PROBLEM TO SOLVE
Go line by line through the data and copy those with the word "charset".

▶

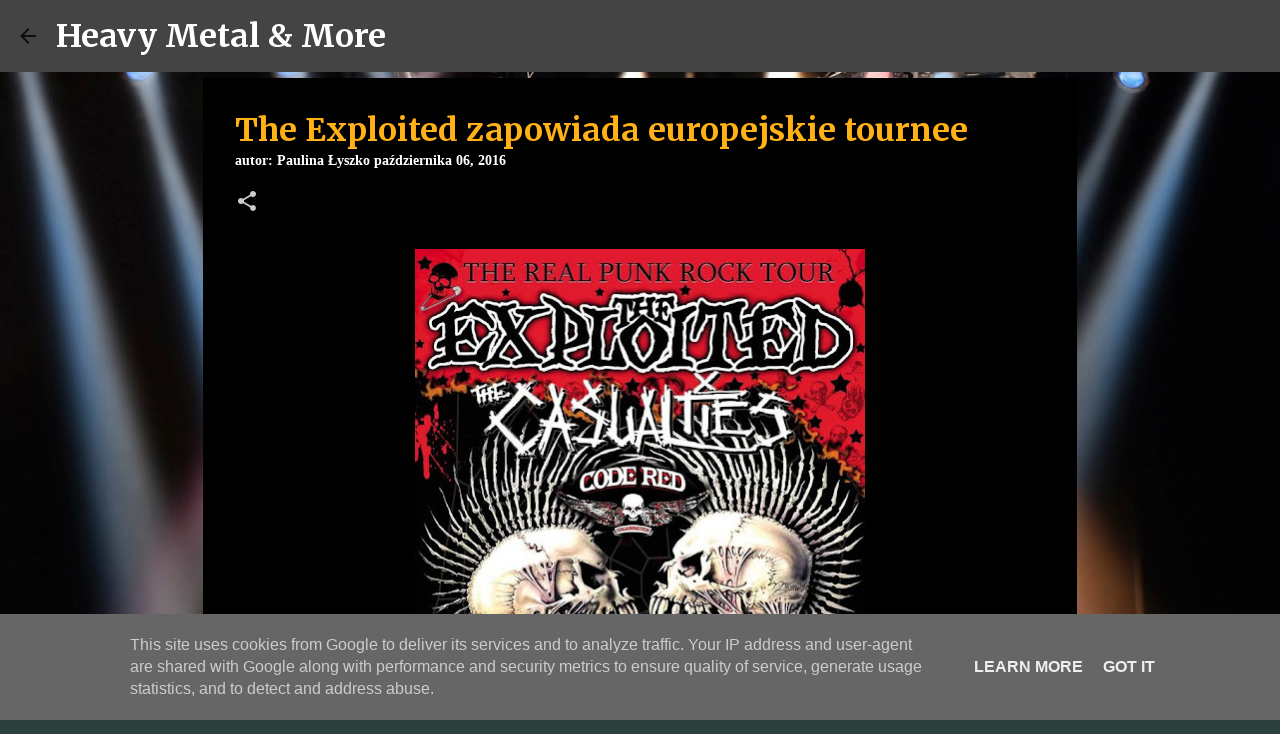

--- FILE ---
content_type: text/html; charset=utf-8
request_url: https://www.google.com/recaptcha/api2/aframe
body_size: 267
content:
<!DOCTYPE HTML><html><head><meta http-equiv="content-type" content="text/html; charset=UTF-8"></head><body><script nonce="IikBsBZz3TtB4w-vyhMvww">/** Anti-fraud and anti-abuse applications only. See google.com/recaptcha */ try{var clients={'sodar':'https://pagead2.googlesyndication.com/pagead/sodar?'};window.addEventListener("message",function(a){try{if(a.source===window.parent){var b=JSON.parse(a.data);var c=clients[b['id']];if(c){var d=document.createElement('img');d.src=c+b['params']+'&rc='+(localStorage.getItem("rc::a")?sessionStorage.getItem("rc::b"):"");window.document.body.appendChild(d);sessionStorage.setItem("rc::e",parseInt(sessionStorage.getItem("rc::e")||0)+1);localStorage.setItem("rc::h",'1769266270345');}}}catch(b){}});window.parent.postMessage("_grecaptcha_ready", "*");}catch(b){}</script></body></html>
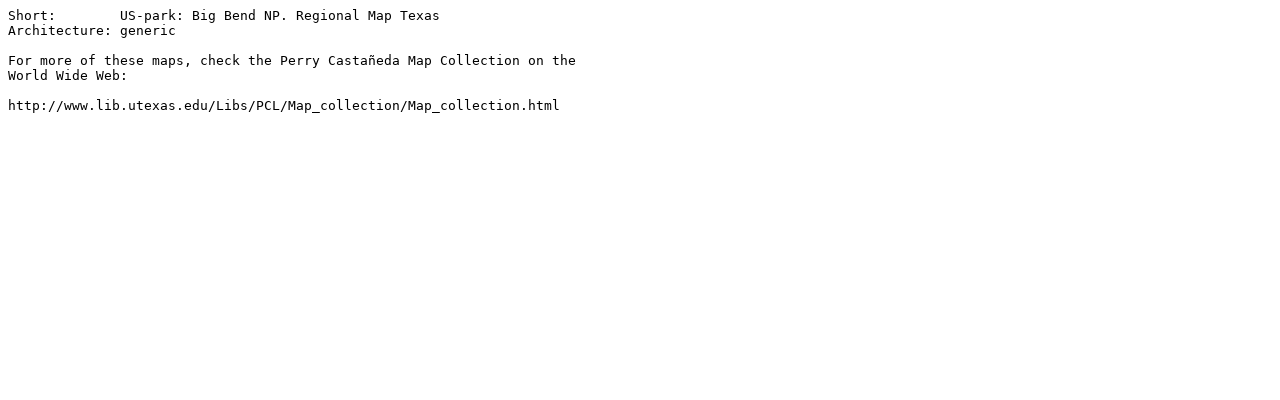

--- FILE ---
content_type: text/plain;charset=iso-8859-1
request_url: http://m68k.aminet.net/pix/park/BigBendAccess.readme
body_size: 237
content:
Short:        US-park: Big Bend NP. Regional Map Texas
Architecture: generic

For more of these maps, check the Perry Castañeda Map Collection on the
World Wide Web:

http://www.lib.utexas.edu/Libs/PCL/Map_collection/Map_collection.html
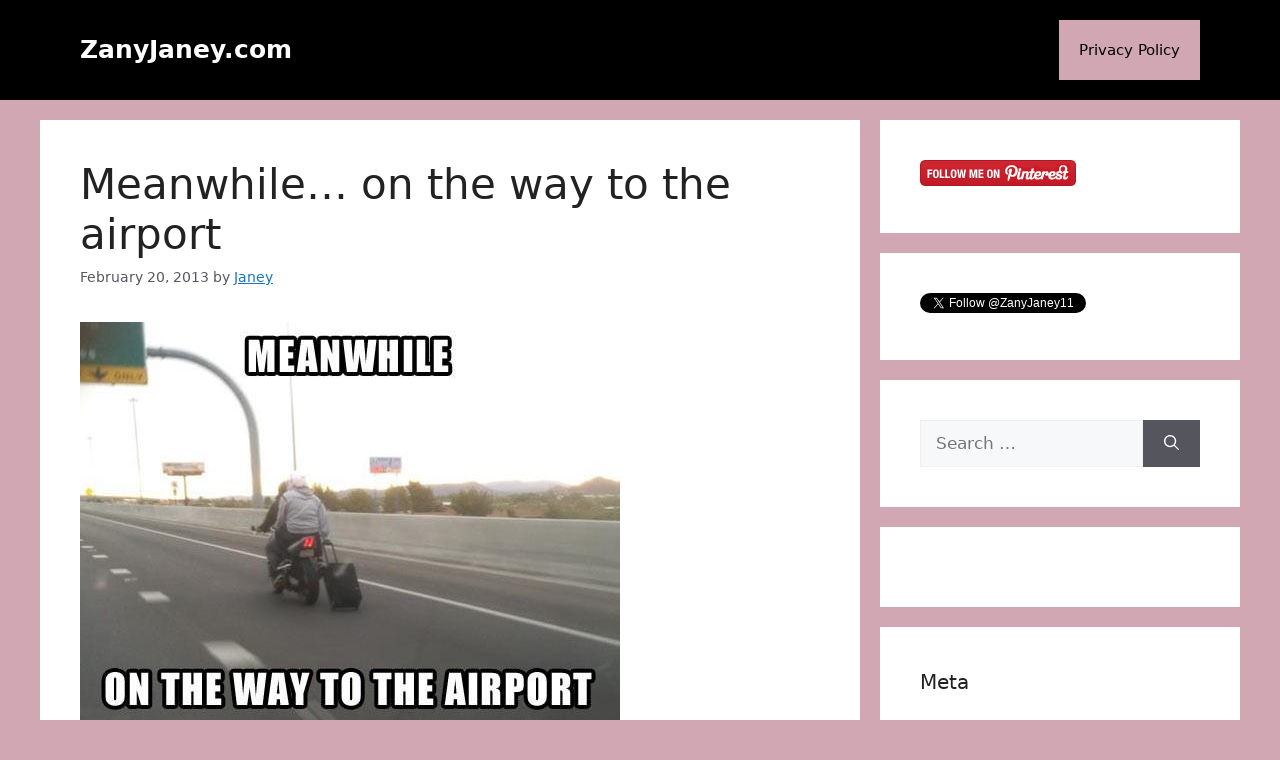

--- FILE ---
content_type: text/html; charset=utf-8
request_url: https://accounts.google.com/o/oauth2/postmessageRelay?parent=https%3A%2F%2Fzanyjaney.com&jsh=m%3B%2F_%2Fscs%2Fabc-static%2F_%2Fjs%2Fk%3Dgapi.lb.en.2kN9-TZiXrM.O%2Fd%3D1%2Frs%3DAHpOoo_B4hu0FeWRuWHfxnZ3V0WubwN7Qw%2Fm%3D__features__
body_size: 164
content:
<!DOCTYPE html><html><head><title></title><meta http-equiv="content-type" content="text/html; charset=utf-8"><meta http-equiv="X-UA-Compatible" content="IE=edge"><meta name="viewport" content="width=device-width, initial-scale=1, minimum-scale=1, maximum-scale=1, user-scalable=0"><script src='https://ssl.gstatic.com/accounts/o/2580342461-postmessagerelay.js' nonce="AZQjzzBkUWTp1qqjcylKZA"></script></head><body><script type="text/javascript" src="https://apis.google.com/js/rpc:shindig_random.js?onload=init" nonce="AZQjzzBkUWTp1qqjcylKZA"></script></body></html>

◀

SOLUTION TO THE PROBLEM
content_type: text/html; charset=utf-8
<!DOCTYPE HTML><html><head><meta http-equiv="content-type" content="text/html; charset=UTF-8"></head><body><script nonce="IikBsBZz3TtB4w-vyhMvww">/** Anti-fraud and anti-abuse applications only. See google.com/recaptcha */ try{var clients={'sodar':'https://pagead2.googlesyndication.com/pagead/sodar?'};window.addEventListener("message",function(a){try{if(a.source===window.parent){var b=JSON.parse(a.data);var c=clients[b['id']];if(c){var d=document.createElement('img');d.src=c+b['params']+'&rc='+(localStorage.getItem("rc::a")?sessionStorage.getItem("rc::b"):"");window.document.body.appendChild(d);sessionStorage.setItem("rc::e",parseInt(sessionStorage.getItem("rc::e")||0)+1);localStorage.setItem("rc::h",'1769266270345');}}}catch(b){}});window.parent.postMessage("_grecaptcha_ready", "*");}catch(b){}</script></body></html>
content_type: text/plain;charset=iso-8859-1
content_type: text/html; charset=utf-8
<!DOCTYPE html><html><head><title></title><meta http-equiv="content-type" content="text/html; charset=utf-8"><meta http-equiv="X-UA-Compatible" content="IE=edge"><meta name="viewport" content="width=device-width, initial-scale=1, minimum-scale=1, maximum-scale=1, user-scalable=0"><script src='https://ssl.gstatic.com/accounts/o/2580342461-postmessagerelay.js' nonce="AZQjzzBkUWTp1qqjcylKZA"></script></head><body><script type="text/javascript" src="https://apis.google.com/js/rpc:shindig_random.js?onload=init" nonce="AZQjzzBkUWTp1qqjcylKZA"></script></body></html>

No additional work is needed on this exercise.